The players coped with a punishingly condensed regional qualifying schedule that, on four occasions, required them to play three games in three cities in a week. They withstood injuries and suspensions at various junctures to some of their best players.
They endured, near the finish line, a collective gastrointestinal calamity, with 30 members of the team and staff ailing from a devastating stomach bug after their game last week in Mexico City.
The trials, in sum, were easier to accept in the end because achieved their objective.
“As a team, we’ve created bonds and chemistry that, to be honest with you, is very, very different from a lot of teams I’ve played in,” said Adams, citing the team’s collective youth as a reason for its closeness. “Gregg speaks on the fact that, coming into World Cup qualifying, we really want to rewrite how these American fans view us, not just through our style of play, but our intensity, our commitment, our belief that we want to take U.S. Soccer to the next level.”
What comes now? What does that next level look like?
The unglamorous toil of qualifying tends to be forgotten when actual World Cup games beckon on the horizon.
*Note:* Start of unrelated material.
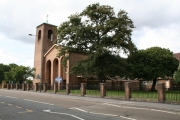 Our Lady of the Angels Roman Catholic Church, Bexley Road, Northumberland Heath, Kent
The dread can dissipate. The anticipation can build.
The team is filled with young players — in many cases occupying starring roles for distinguished clubs in Europe — whose individual upward trajectories should, in theory, augur well for the group.
“I think we can do some damage, man,” Pulisic said. “I think the country will get behind us, and we’re going to give it everything we’ve got.”
Berhalter pointed out, too, that the coming months provided plenty of time for players currently on the fringes of the team, or ones not involved at all, to make their cases to join the group in Qatar.
But all of that will be sorted out in the months to come. For now, after a stress-free trip to Costa Rica, they are in — and that is reason enough for them to celebrate.